**Instructions for the task:** What you return must be the lines of the data that hold the word "Epicenter".

**Dataset excerpts:**
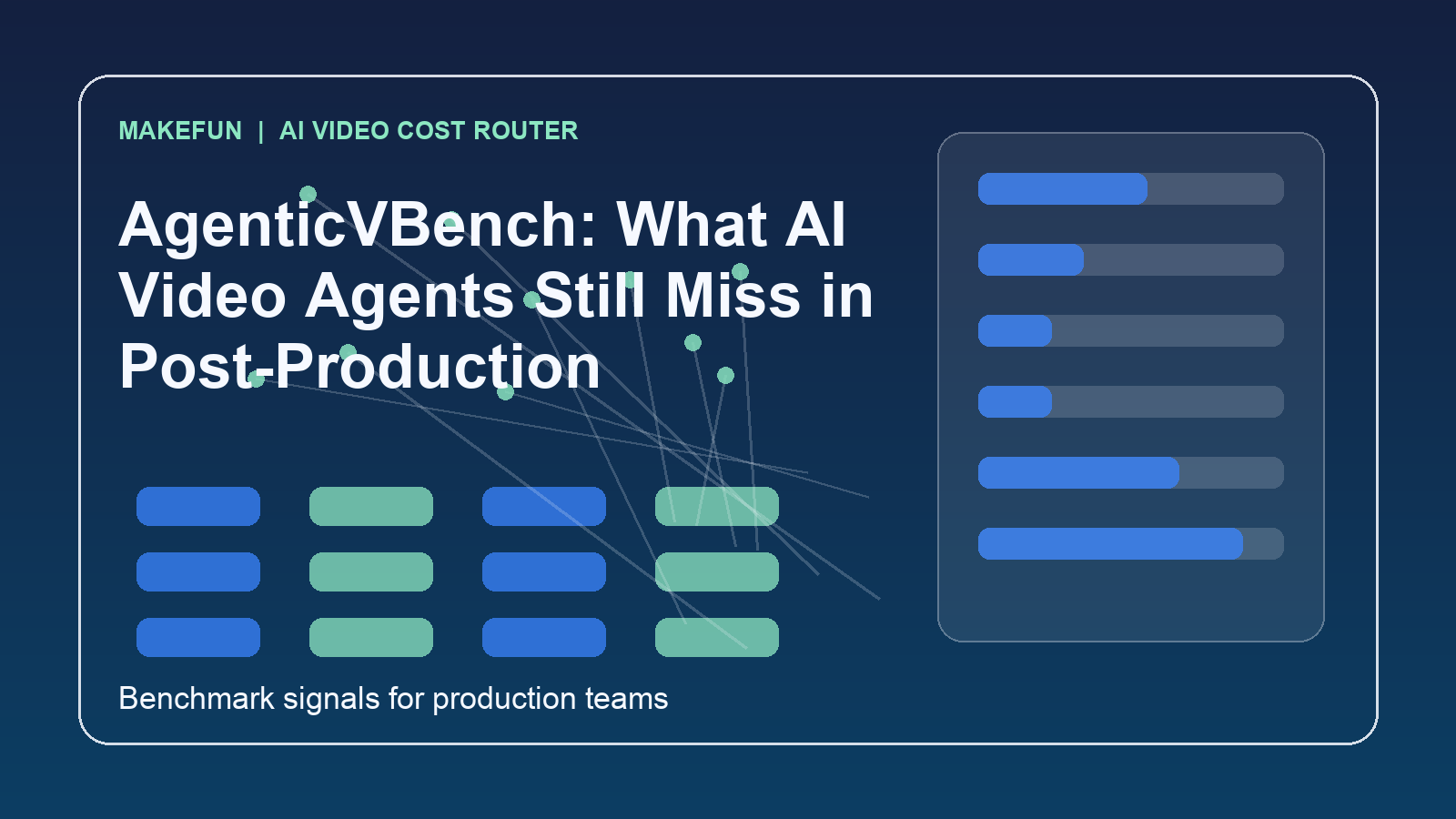 MAKEFUN | AI VIDEO COST ROUTER

AgenticVBench: What AI Video Agents Still Miss in Post-Production

Benchmark signals for production teams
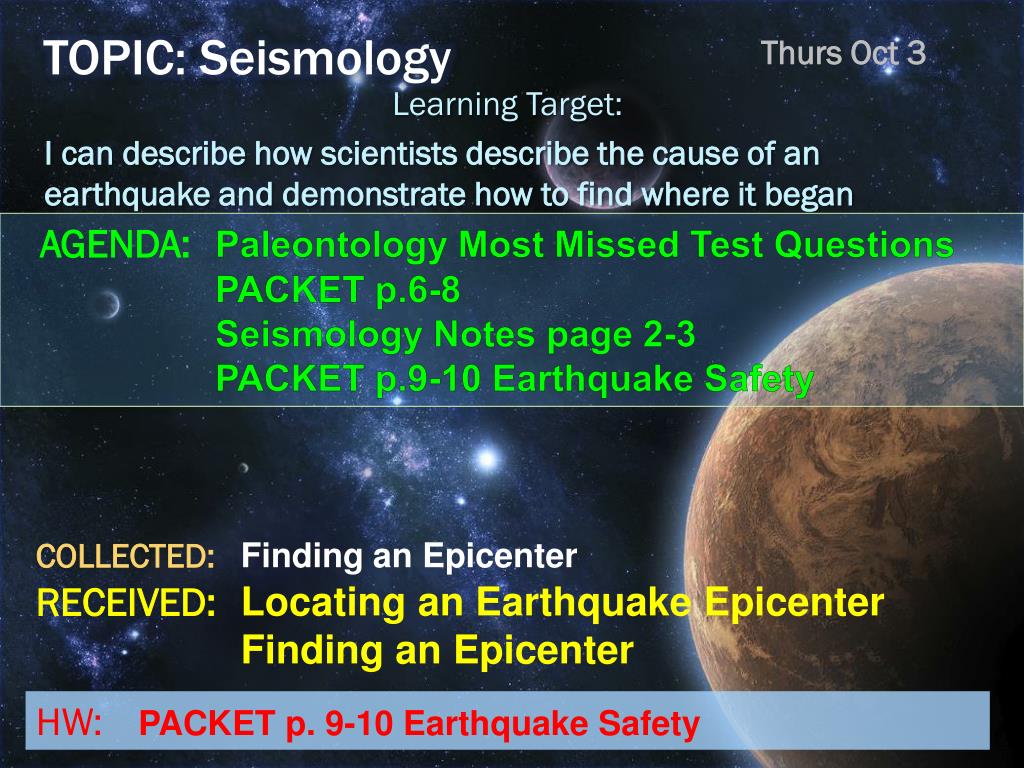 TOPIC: Seismology

Thurs Oct 3

Learning Target:

I can describe how scientists describe the cause of an earthquake and demonstrate how to find where it began

AGENDA: Paleontology Most Missed Test Questions
PACKET p.6-8
Seismology Notes page 2-3
PACKET p.9-10 Earthquake Safety

COLLECTED: Finding an Epicenter

RECEIVED: Locating an Earthquake Epicenter
Finding an Epicenter

HW: PACKET p. 9-10 Earthquake Safety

**Exercise result:**
COLLECTED: Finding an Epicenter
RECEIVED: Locating an Earthquake Epicenter
Finding an Epicenter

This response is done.